Compito 1 |
Elenca i valori percentuali distinti scritti con il simbolo % nel testo sull'indagine Ipsos sul fine vita.
Compito 2 |
Nel testo sull'indagine Ipsos sul fine vita, quanti avvocati compongono il campione coinvolto?
Compito 3 |
Riprendi il testo sull'indagine Ipsos sul fine vita dopo la sua ultima frase.

I dati emergono da un’indagine Ipsos, commissionata a marzo dal Consiglio Nazionale Forense, che ha coinvolto un campione di 5.500 avvocati, per analizzare l’orientamento della categoria su un tema di crescente rilevanza nel dibattito etico, giuridico e civile del Paese.
“La voce degli avvocati è chiara: serve una legge sul fine vita che tuteli la libertà e la dignità della persona, senza ambiguità né zone grigie. Ora che il Parlamento sta discutendo il testo, è il momento di decidere con coraggio e responsabilità”, afferma il presidente del Cnf, Francesco Greco.
Sei avvocati intervistati su dieci (62%) si dichiarano favorevoli al diritto di ogni individuo di scegliere le proprie cure di fine vita, inclusa l’eutanasia. Tra gli under 45, la percentuale sale oltre il 70%. Il consenso complessivo arriva all’82% se si includono coloro che sono favorevoli solo in casi molto specifici e controllati. Tra gli avvocati con più di 74 anni, questa posizione è condivisa dal 28%. Solo il 12% degli intervistati si oppone per motivi etici o religiosi, mentre il 5% è indeciso.
Sul fronte del testamento biologico, sette intervistati su dieci, soprattutto nella fascia d’età 25-34 anni, lo considerano uno strumento fondamentale per esprimere le proprie volontà sui trattamenti medici in caso di incapacità. La percentuale sale a nove su dieci includendo anche chi si dichiara favorevole ma con alcune riserve. A livello personale, uno su due, specialmente tra i più giovani, è favorevole a soluzioni come il suicidio assistito o l’eutanasia attiva qualora un familiare soffra di una malattia incurabile. I contrari sono il 12%.

Materiale |
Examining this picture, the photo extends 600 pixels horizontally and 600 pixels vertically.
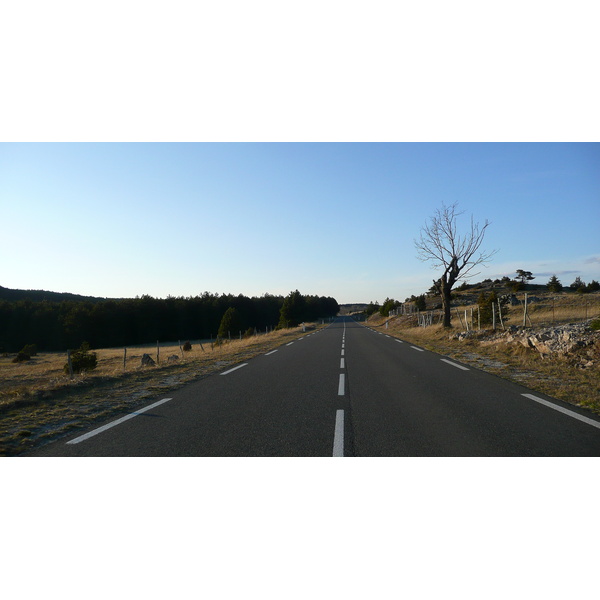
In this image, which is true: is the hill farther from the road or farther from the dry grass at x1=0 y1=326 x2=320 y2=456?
the road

Risposta 1 |
62%, 70%, 82%, 28%, 12%, 5%

Risposta 2 |
5.500 avvocati.

Risposta 3 |
Sei avvocati su dieci riconoscono il proprio ruolo cruciale nel supportare i clienti in decisioni così delicate, garantendo piena consapevolezza delle implicazioni legali e la tutela dei diritti in ogni fase, con informazioni giuridiche complete e aggiornate nel rispetto delle volontà.
La complessità e delicatezza delle situazioni da gestire, anche in presenza di dissenso tra cliente e familiari, rappresenta la principale sfida secondo sette intervistati su dieci. Inoltre, per quattro su dieci, la normativa in continua evoluzione ne complica l’interpretazione e l’applicazione. Circa un terzo degli intervistati sottolinea che ciò ha ricadute sulla responsabilità professionale dell’avvocato, rendendo necessario un aggiornamento costante.
Guardando all’estero, il 31% degli avvocati indica come modelli più efficaci quelli di Paesi Bassi e Belgio, dove eutanasia attiva e suicidio assistito sono regolamentati per maggiorenni capaci di intendere e volere, affetti da malattie incurabili che causano sofferenze insopportabili.